Help Agent Evals
The apps/help/evals/ directory contains evaluation tests for the AI agents in apps/help/agents/. These tests verify that agents produce correct, well-formed output on representative inputs using a mix of deterministic checks and LLM-based judging.
Overview
Eval tests are regular pytest tests marked with @pytest.mark.eval. They are automatically skipped if the required API keys are not configured, so they do not break CI for contributors without LLM access.
apps/help/evals/
├── conftest.py # Shared fixtures, check dispatch, LLM judge
├── checks.py # Deterministic check functions
├── test_code_generate_eval.py
├── test_filter_eval.py
├── test_progress_messages_eval.py
├── test_checks.py # Unit tests for check functions (no LLM)
└── fixtures/
├── code_generate.yml
├── filter.yml
└── progress_messages.yml
Running Evals
Evals require SYSTEM_AGENT_MODELS_HIGH and SYSTEM_AGENT_MODELS_LOW to be set (both tiers are used: agents generate output on HIGH, the LLM judge evaluates on LOW).
# Run all evals
uv run pytest apps/help/evals/ -m eval -v
# Run a specific eval file
uv run pytest apps/help/evals/test_filter_eval.py -m eval -v
# Run a specific case by ID
uv run pytest apps/help/evals/test_code_generate_eval.py -m eval -k basic_hello_world -v
# Run deterministic check unit tests (no LLM required)
uv run pytest apps/help/evals/test_checks.py -v
Fixture Format
Each agent has a YAML fixture file in fixtures/ containing a list of test cases:
- id: unique_case_id # used as pytest param ID
input: # kwargs passed to the agent's Input model
query: "some request"
context: ""
checks: # list of checks run against the agent output
- type: syntax
- type: has_main
- type: execute
input: "test"
expected: "TEST"
The input keys map directly to the agent's Pydantic input model. All checks are run and failures are collected before raising, so you see all failures at once.
Check Types
Checks are defined in checks.py and dispatched in conftest.py. Each check returns None on success or an error string on failure.
Deterministic checks
| Check | Description | Extra params |
|---|---|---|
syntax |
Valid Python (ast.parse) | — |
has_main |
Defines def main(input: str, **kwargs) -> str: |
— |
code_node |
Passes CodeNode Pydantic validation |
— |
execute |
Runs code in sandbox, checks output | input, expected |
count |
List has expected length | expected |
max_words |
Every list item is under word limit | per_message |
filter_params |
Filter columns match expected set | expected (list of column names) |
exact_filters |
Filters match exactly (column, operator, value) | expected (list of {column, operator, value}) |
LLM judge
Use llm_judge for outputs that are correct-by-degree rather than by exact match:
- type: llm_judge
criteria: >
The code calls get_participant_data() to read data and
returns a greeting string that includes the participant's name.

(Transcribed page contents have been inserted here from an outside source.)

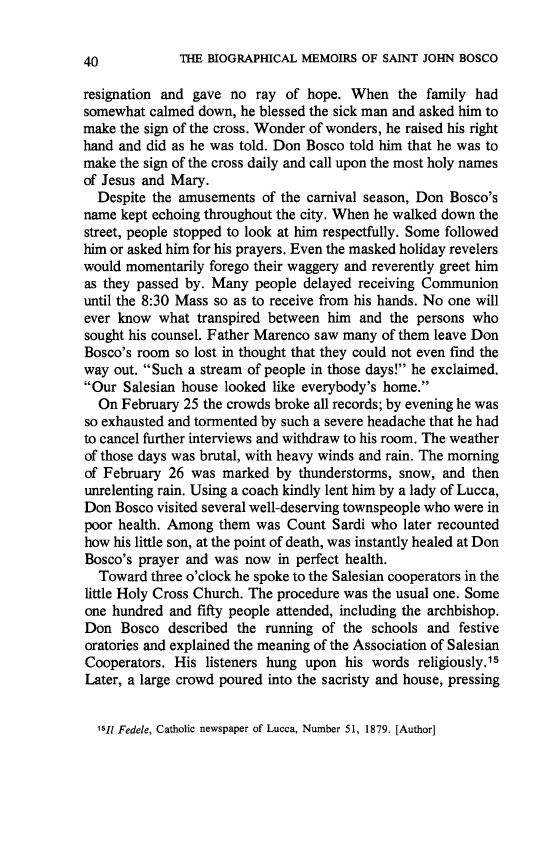 40 THE BIOGRAPHICAL MEMOIRS OF SAINT JOHN BOSCO

resignation and gave no ray of hope. When the family had somewhat calmed down, he blessed the sick man and asked him to make the sign of the cross. Wonder of wonders, he raised his right hand and did as he was told. Don Bosco told him that he was to make the sign of the cross daily and call upon the most holy names of Jesus and Mary.

Despite the amusements of the carnival season, Don Bosco's name kept echoing throughout the city. When he walked down the street, people stopped to look at him respectfully. Some followed him or asked him for his prayers. Even the masked holiday revelers would momentarily forego their waggery and reverently greet him as they passed by. Many people delayed receiving Communion until the 8:30 Mass so as to receive from his hands. No one will ever know what transpired between him and the persons who sought his counsel. Father Marenco saw many of them leave Don Bosco's room so lost in thought that they could not even find the way out. "Such a stream of people in those days!" he exclaimed. "Our Salesian house looked like everybody's home."

On February 25 the crowds broke all records; by evening he was so exhausted and tormented by such a severe headache that he had to cancel further interviews and withdraw to his room. The weather of those days was brutal, with heavy winds and rain. The morning of February 26 was marked by thunderstorms, snow, and then unrelenting rain. Using a coach kindly lent him by a lady of Lucca, Don Bosco visited several well-deserving townspeople who were in poor health. Among them was Count Sardi who later recounted how his little son, at the point of death, was instantly healed at Don Bosco's prayer and was now in perfect health.

Toward three o'clock he spoke to the Salesian cooperators in the little Holy Cross Church. The procedure was the usual one. Some one hundred and fifty people attended, including the archbishop. Don Bosco described the running of the schools and festive oratories and explained the meaning of the Association of Salesian Cooperators. His listeners hung upon his words religiously.$^{15}$ Later, a large crowd poured into the sacristy and house, pressing

$^{15}$Il Fedele, Catholic newspaper of Lucca, Number 51, 1879. [Author]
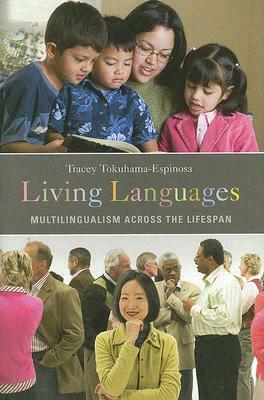 Tracey Tokuhama-Espinosa

Living Languages

MULTILINGUALISM ACROSS THE LIFESPAN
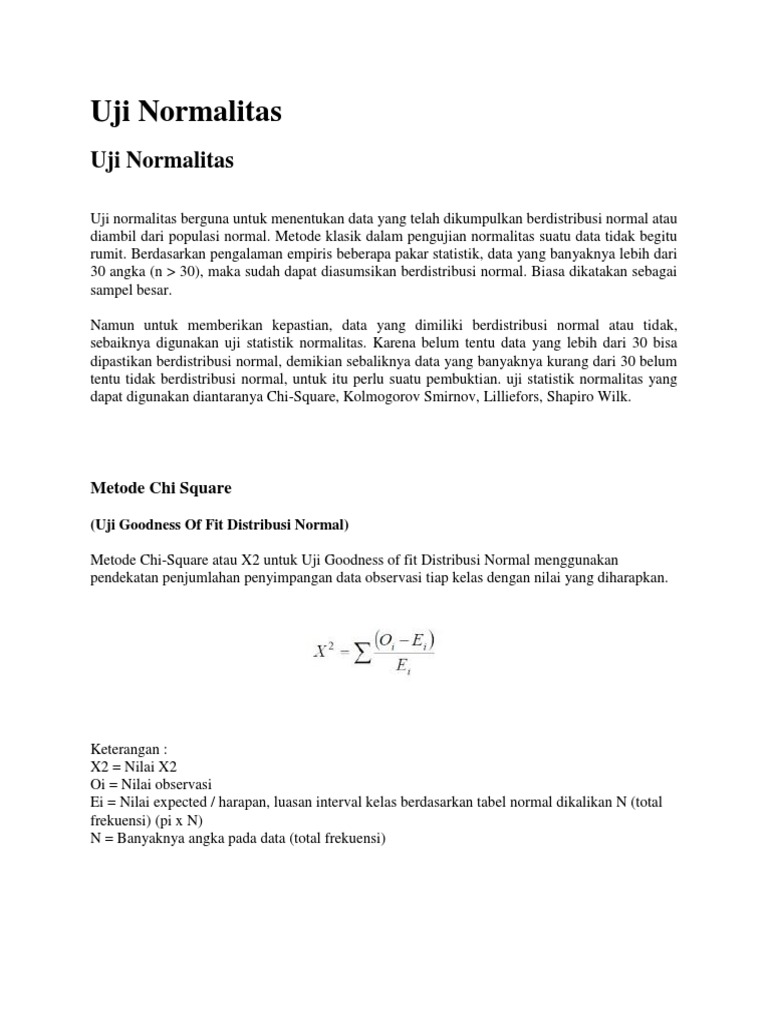 Uji Normalitas

Uji Normalitas

Uji normalitas berguna untuk menentukan data yang telah dikumpulkan berdistribusi normal atau diambil dari populasi normal. Metode klasik dalam pengujian normalitas suatu data tidak begitu rumit. Berdasarkan pengalaman empiris beberapa pakar statistik, data yang banyaknya lebih dari 30 angka (n > 30), maka sudah dapat diasumsikan berdistribusi normal. Biasa dikatakan sebagai sampel besar.

Namun untuk memberikan kepastian, data yang dimiliki berdistribusi normal atau tidak, sebaiknya digunakan uji statistik normalitas. Karena belum tentu data yang lebih dari 30 bisa dipastikan berdistribusi normal, demikian sebaliknya data yang banyaknya kurang dari 30 belum tentu tidak berdistribusi normal, untuk itu perlu suatu pembuktian. uji statistik normalitas yang dapat digunakan diantaranya Chi-Square, Kolmogorov Smirnov, Lilliefors, Shapiro Wilk.

Metode Chi Square

(Uji Goodness Of Fit Distribusi Normal)

Metode Chi-Square atau X2 untuk Uji Goodness of fit Distribusi Normal menggunakan pendekatan penjumlahan penyimpangan data observasi tiap kelas dengan nilai yang diharapkan.

$X^2 = \sum \frac{(O_i - E_i)}{E_i}$

Keterangan :
X2 = Nilai X2
Oi = Nilai observasi
Ei = Nilai expected / harapan, luasan interval kelas berdasarkan tabel normal dikalikan N (total frekuensi) (pi x N)
N = Banyaknya angka pada data (total frekuensi)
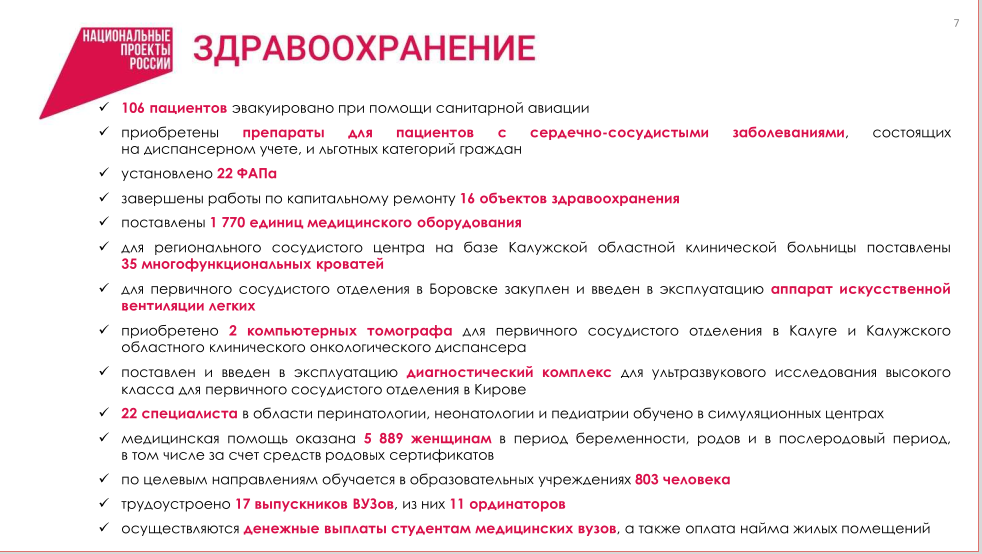 НАЦИОНАЛЬНЫЕ ПРОЕКТЫ РОССИИ

ЗДРАВООХРАНЕНИЕ

7

✓ 106 пациентов эвакуировано при помощи санитарной авиации

✓ приобретены препараты для пациентов с сердечно-сосудистыми заболеваниями, состоящих на диспансерном учете, и льготных категорий граждан

✓ установлено 22 ФАПа

✓ завершены работы по капитальному ремонту 16 объектов здравоохранения

✓ поставлены 1 770 единиц медицинского оборудования

✓ для регионального сосудистого центра на базе Калужской областной клинической больницы поставлены 35 многофункциональных кроватей

✓ для первичного сосудистого отделения в Боровске закуплен и введен в эксплуатацию аппарат искусственной вентиляции легких

✓ приобретено 2 компьютерных томографа для первичного сосудистого отделения в Калуге и Калужского областного клинического онкологического диспансера

✓ поставлен и введен в эксплуатацию диагностический комплекс для ультразвукового исследования высокого класса для первичного сосудистого отделения в Кирове

✓ 22 специалиста в области перинатологии, неонатологии и педиатрии обучено в симуляционных центрах

✓ медицинская помощь оказана 5 889 женщинам в период беременности, родов и в послеродовый период, в том числе за счет средств родовых сертификатов

✓ по целевым направлениям обучается в образовательных учреждениях 803 человека

✓ трудоустроено 17 выпускников ВУЗов, из них 11 ординаторов

✓ осуществляются денежные выплаты студентам медицинских вузов, а также оплата найма жилых помещений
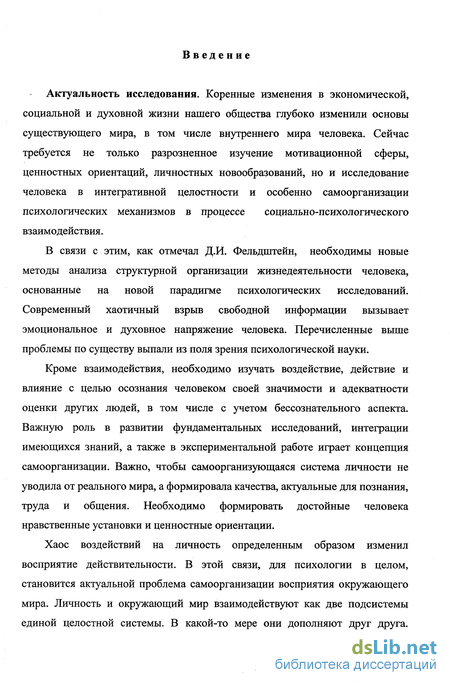 Введение

Актуальность исследования. Коренные изменения в экономической, социальной и духовной жизни нашего общества глубоко изменили основы существующего мира, в том числе внутреннего мира человека. Сейчас требуется не только разрозненное изучение мотивационной сферы, ценностных ориентаций, личностных новообразований, но и исследование человека в интегративной целостности и особенно самоорганизации психологических механизмов в процессе социально-психологического взаимодействия.

В связи с этим, как отмечал Д.И. Фельдштейн, необходимы новые методы анализа структурной организации жизнедеятельности человека, основанные на новой парадигме психологических исследований. Современный хаотичный взрыв свободной информации вызывает эмоциональное и духовное напряжение человека. Перечисленные выше проблемы по существу выпали из поля зрения психологической науки.

Кроме взаимодействия, необходимо изучать воздействие, действие и влияние с целью осознания человеком своей значимости и адекватности оценки других людей, в том числе с учетом бессознательного аспекта. Важную роль в развитии фундаментальных исследований, интеграции имеющихся знаний, а также в экспериментальной работе играет концепция самоорганизации. Важно, чтобы самоорганизующаяся система личности не уводила от реального мира, а формировала качества, актуальные для познания, труда и общения. Необходимо формировать достойные человека нравственные установки и ценностные ориентации.

Хаос воздействий на личность определенным образом изменил восприятие действительности. В этой связи, для психологии в целом, становится актуальной проблема самоорганизации восприятия окружающего мира. Личность и окружающий мир взаимодействуют как две подсистемы единой целостной системы. В какой-то мере они дополняют друг друга.

dsLib.net
библиотека диссертаций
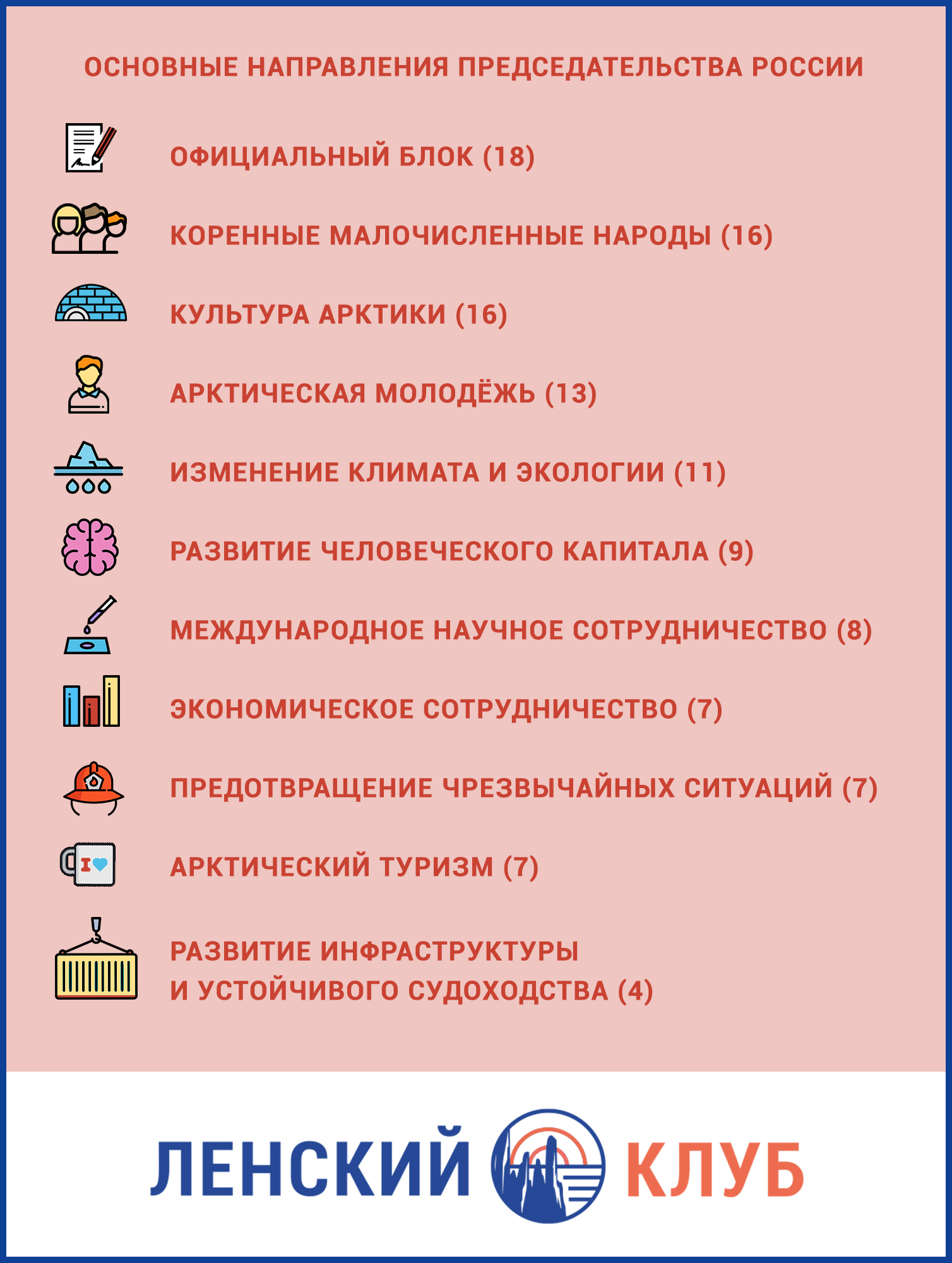 ОСНОВНЫЕ НАПРАВЛЕНИЯ ПРЕДСЕДАТЕЛЬСТВА РОССИИ

ОФИЦИАЛЬНЫЙ БЛОК (18)

КОРЕННЫЕ МАЛОЧИСЛЕННЫЕ НАРОДЫ (16)

КУЛЬТУРА АРКТИКИ (16)

АРКТИЧЕСКАЯ МОЛОДЁЖЬ (13)

ИЗМЕНЕНИЕ КЛИМАТА И ЭКОЛОГИИ (11)

РАЗВИТИЕ ЧЕЛОВЕЧЕСКОГО КАПИТАЛА (9)

МЕЖДУНАРОДНОЕ НАУЧНОЕ СОТРУДНИЧЕСТВО (8)

ЭКОНОМИЧЕСКОЕ СОТРУДНИЧЕСТВО (7)

ПРЕДОТВРАЩЕНИЕ ЧРЕЗВЫЧАЙНЫХ СИТУАЦИЙ (7)

I

АРКТИЧЕСКИЙ ТУРИЗМ (7)

РАЗВИТИЕ ИНФРАСТРУКТУРЫ И УСТОЙЧИВОГО СУДОХОДСТВА (4)

ЛЕНСКИЙ КЛУБ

The judge is strict: it only passes if the output clearly meets the criteria. Write criteria as objective, observable properties of the output.
Design Notes
- Auto-skip:
pytest_collection_modifyitemsinconftest.pyskips alleval-marked tests when API keys are absent. Nopytest.inichanges needed. - LLM judge tier: The judge always uses the
LOWmodel tier to keep evaluation costs down. - Retry logic:
CodeGenerateAgentretries up to 3 times ifCodeNodevalidation fails, so eval tests exercise the full retry loop. - Inline tests:
test_filter_eval.pyalso contains non-parametrized tests (e.g.test_filter_experiment_uses_option_ids) that set up specific DB state to verify agent tool-use behavior. These can co-exist with fixture-driven cases in the same file.